The old pre-3E (or is it post-AD&D?) module-slash-game Dragon Fist did such variable "stunt dice" right, though.
 

CapnZapp

Legend
Who is outdamaging Fighters? In 2014 an optimized Fighter is one of the highest DPR classes. Even a Fighter who just takes GWM and uses it will be doing very good damage compared to a lot of classes. Rogues are should be doing comparable or better single-target damage than most Fighters, because it's their main deal in combat (they can't take a hit, but they should be dealing big ones), but they're not.
There should be at least one build strategy that sacrifices skills and versatility for cold hard sneak damage.
 

Horwath

Legend
Your in luck then, the playtest rogue currently has reliable talent at level 7.
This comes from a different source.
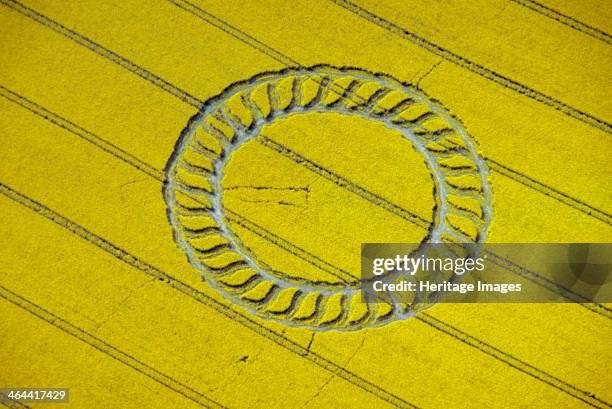 Crop circle near West Kennet, Wiltshire, 1998. Some people regard crop circles as evidence of UFO contact or spiritual activity. Others believe they...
So in terms of flexibility, lets take a look. Rogues can:
  • Skills: We can argue all day how important skills are to a game, but rogues get more skills and have better bonuses in them than almost all classes.
they are overvalued at class resource at 1st level.
+1 skill and +1 expertise is half feat.
so is every armor proficiency and martial weapons.
1 HP per level is also half feat.

fighter gets:

martial weapons, rogue gets some; so that is 1/4 feat over rogue
heavy armor: 1 feat more
1HP more per level: 1/2 feat
rogue gets: 2 more skills and 2 expertise: 1 feat
some tools: lets call it 1/4 feat

just in proficiencies, there is half a feat more than a fighter.
sneak attack? let's be veeeery generous and call it half a feat.
fighters fighting style?, half a feat. So a wash with sneak attack.
then there is second wind. let's also say half a feat.
mastery is better with fighter as 1 more, 1/4of a feat more??

fighter at 1st level get's a whole feat more than a rogue and change.